> **PASSAGE SHOWN**:

☆ ☆ ☆

Add zx80, zx81 and iso15 encodings

2026-04-20 03:16:45 +00:00 · 2019-09-20 19:41:53 +02:00
parent 6c3523d5af
commit 680e94c3b7
4 changed files with 134 additions and 51 deletions
@@ -22,7 +22,7 @@

 * Added `nullchar` constant as the null terminator for strings and `NULLCHAR` feature to define its value.

-* Added `vectrex`, `msx_br` and `koi7n2` text encodings.
+* Added `vectrex`, `msx_br`, `koi7n2`, `iso15`, `zx80` and `zx81` text encodings.

 * Fixed arithmetic promotion bugs for signed values.

@@ -37,8 +37,12 @@ Two encoding names are special and refer to platform-specific encodings:

 You can also append `z` to the name of the encoding to make the string zero-terminated.
 This means that the string will have one extra byte appended, equal to `nullchar`.
-The exact value of `nullchar` is encoding-dependent: in the `vectrex` encoding it's $80,
-in other encodings it's 0 (this might be a subject to change in future versions).
+The exact value of `nullchar` is encoding-dependent:
+* in the `vectrex` encoding it's 128,
+* in the `zx80` encoding it's 1,
+* in the `zx81` encoding it's 11,
+* in other encodings it's 0 (this might be a subject to change in future versions).
+

    "this is a zero-terminated string" asciiz
    "this is also a zero-terminated string"z
@@ -29,12 +29,20 @@

 * `sinclair` – ZX Spectrum character set

+* `zx80` – ZX80 character set
+
+* `zx81` – ZX81 character set
+
 * `jis` or `jisx` – JIS X 0201

 * `iso_de`, `iso_no`, `iso_se`, `iso_yu` – various variants of ISO/IEC-646
 
 * `iso_dk`, `iso_fi` – aliases for `iso_no` and `iso_se` respectively

+* `iso15` – ISO 8859-15
+
+* `latin0`, `latin9`, `iso8859_15` – aliases for `iso15`
+
 * `msx_intl`, `msx_jp`, `msx_ru`, `msx_br` – MSX character encoding, International, Japanese, Russian and Brazilian respectively

 * `msx_us`, `msx_uk`, `msx_fr`, `msx_de` – aliases for `msx_intl`
@@ -61,8 +69,6 @@ Some escape sequences may expand to multiple characters. For example, in several

 * `{q}` – double quote symbol

-* `{apos}` – apostrophe/single quote
-
 * `{x00}`–`{xff}` – a character of the given hexadecimal value

 * `{copyright_year}` – this expands to the current year in digits
@@ -75,6 +81,8 @@ Some escape sequences may expand to multiple characters. For example, in several

 ##### Available only in some encodings

+* `{apos}` – apostrophe/single quote (available everywhere except for `zx80` and `zx81`)

☆ ☆ ☆

> **DATASET EXTRACT**:
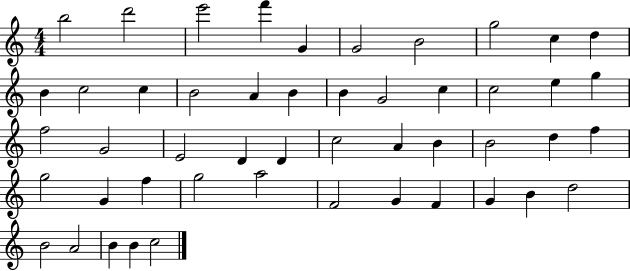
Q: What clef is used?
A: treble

☆ ☆ ☆

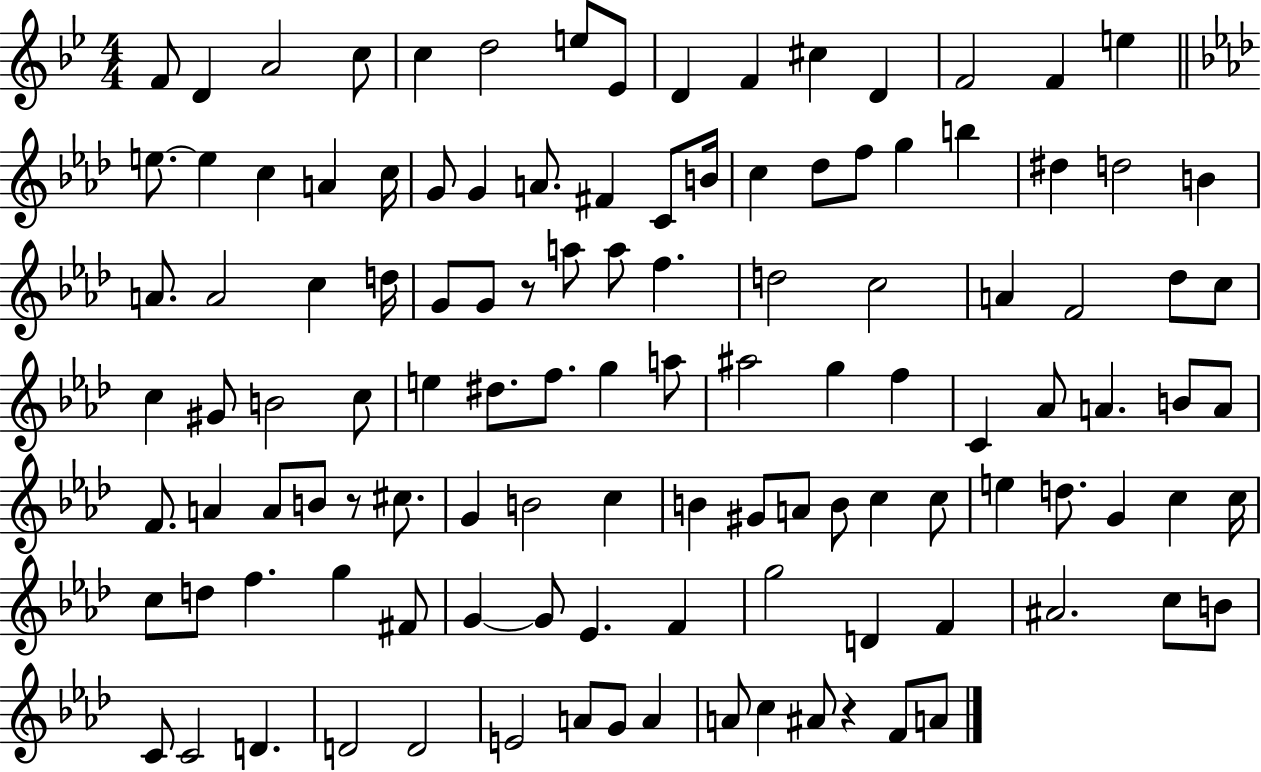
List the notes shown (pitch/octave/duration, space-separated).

☆ ☆ ☆

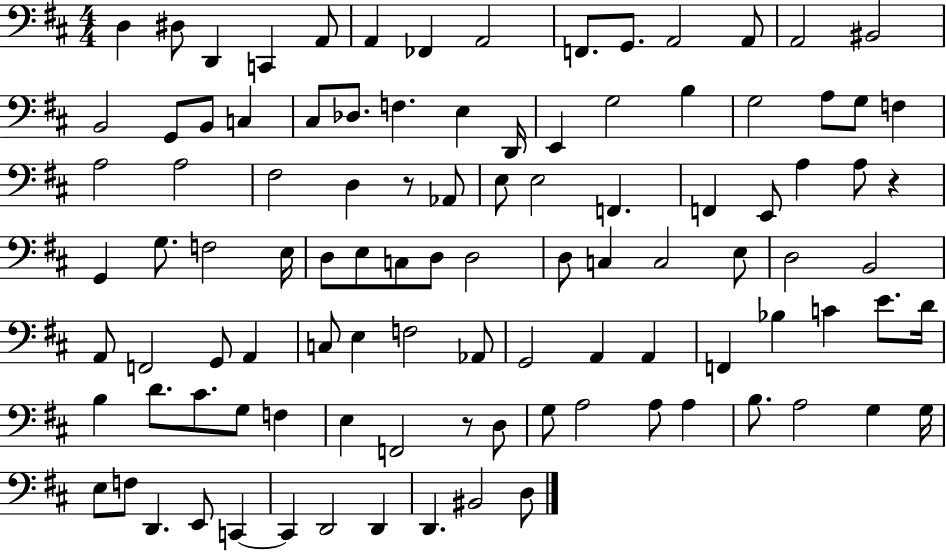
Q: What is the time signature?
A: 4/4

☆ ☆ ☆

> **REQUEST**:
In the commit diff above, what value does `nullchar` have in the `zx81` encoding?

> **FINISHED TASK**:
11